→ WHAT THE EXERCISE ASKS
Please reproduce word for word the passage on the Panic of 1893, everything from "- Peak of the" down to "17 months. (NBER)".

→ DOCUMENT EXCERPT
The monetary side amplified the panic instead of cushioning it. The Sherman Silver Purchase Act forced the Treasury to issue gold-redeemable notes to buy silver, which steadily pulled gold out of the reserve (Encyclopedia.com, Sherman Silver Purchase Act). As the reserve fell from about $190 million toward $100 million, the fear that the United States might suspend gold convertibility gave depositors a reason to convert wealth into gold and hoard currency, draining the banking system at the worst possible moment (Federal Reserve History).
The banking structure itself was fragile by design. Under the National Banking System, the currency supply could not expand quickly when demand spiked, so the price of money, the interest rate, rose instead, lowering the value of banks' assets and pushing weaker banks toward insolvency (Federal Reserve History). Reserves were pyramided in New York, so a regional scare in June could pull cash out of the center by August and convert a local problem into a national one.
There was also no central bank to break the spiral. In the milder panics of 1884 and 1890, the New York Clearing House had pooled member reserves and lent to banks under pressure, acting, in the words of scholar Elmus Wicker quoted by the Federal Reserve, as "a central bank with reserve power greater than that of any European central bank" (Federal Reserve History). In 1893 the strain was too broad and too tied up with the gold question for that improvised backstop to contain it.
By the Numbers
- Gold reserve drain: Treasury gold reserves fell to about $100 million from roughly $190 million in 1890. (Federal Reserve History)
- Reading Railroad failure: the Philadelphia and Reading Railroad entered receivership in February 1893. (Encyclopedia.com, Panic of 1893)
- June bank runs: more than 100 banks suspended operations as runs hit Chicago, Los Angeles, and other cities. (Federal Reserve History)
- Peak of the panic: from mid-July to mid-August 1893, 340 banks suspended operations. (Federal Reserve History)
- Total bank failures: roughly 575 banks failed or temporarily suspended in 1893, citing Bradstreet's. (Carlson, Federal Reserve Board)
- Railroad mileage in bankruptcy: companies owning about one-third of US railroad mileage passed through bankruptcy between 1893 and 1897. (EBSCO Research Starters)
- Output and jobs: industrial production fell about 15.3 percent between 1892 and 1894, and unemployment rose to between 17 and 19 percent. (Federal Reserve History)
- Contraction length: the NBER dates the contraction from a peak in January 1893 to a trough in June 1894, a span of 17 months. (NBER)
- The 1895 gold rescue: a syndicate supplied slightly more than $65 million in gold for nearly $62.4 million in 30-year, 4 percent bonds, restoring reserves to more than $100 million. (Miller Center)
Aftermath
The panic eased in the fall of 1893 as gold flowed in from Europe and banks reopened, but the damage to the real economy lingered for years. Industrial production fell about 15.3 percent between 1892 and 1894, and unemployment climbed to an estimated 17 to 19 percent, figures the Federal Reserve cites from research by Andrew Jalil and Charles Hoffman (Federal Reserve History). The National Bureau of Economic Research dates the contraction from January 1893 to June 1894, a 17-month slump, and after a brief pause the economy fell into a second recession from December 1895 to June 1897 (NBER). It was severe enough that contemporaries called it the Great Depression, a label it held until the 1930s.

→ EXTRACTED MATERIAL
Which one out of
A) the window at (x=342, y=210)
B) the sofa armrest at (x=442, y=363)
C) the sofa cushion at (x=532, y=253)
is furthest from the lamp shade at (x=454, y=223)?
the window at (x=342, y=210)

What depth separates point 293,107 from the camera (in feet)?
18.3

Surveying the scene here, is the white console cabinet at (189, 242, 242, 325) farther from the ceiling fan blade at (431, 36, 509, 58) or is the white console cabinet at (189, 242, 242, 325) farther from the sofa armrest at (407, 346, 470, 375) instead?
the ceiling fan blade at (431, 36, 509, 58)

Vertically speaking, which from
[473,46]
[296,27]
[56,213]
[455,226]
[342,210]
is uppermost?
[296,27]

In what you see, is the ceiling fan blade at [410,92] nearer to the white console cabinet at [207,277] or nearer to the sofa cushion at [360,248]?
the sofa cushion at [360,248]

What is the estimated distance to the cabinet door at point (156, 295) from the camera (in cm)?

→ COMPLETE ANSWER
- Peak of the panic: from mid-July to mid-August 1893, 340 banks suspended operations. (Federal Reserve History)
- Total bank failures: roughly 575 banks failed or temporarily suspended in 1893, citing Bradstreet's. (Carlson, Federal Reserve Board)
- Railroad mileage in bankruptcy: companies owning about one-third of US railroad mileage passed through bankruptcy between 1893 and 1897. (EBSCO Research Starters)
- Output and jobs: industrial production fell about 15.3 percent between 1892 and 1894, and unemployment rose to between 17 and 19 percent. (Federal Reserve History)
- Contraction length: the NBER dates the contraction from a peak in January 1893 to a trough in June 1894, a span of 17 months. (NBER)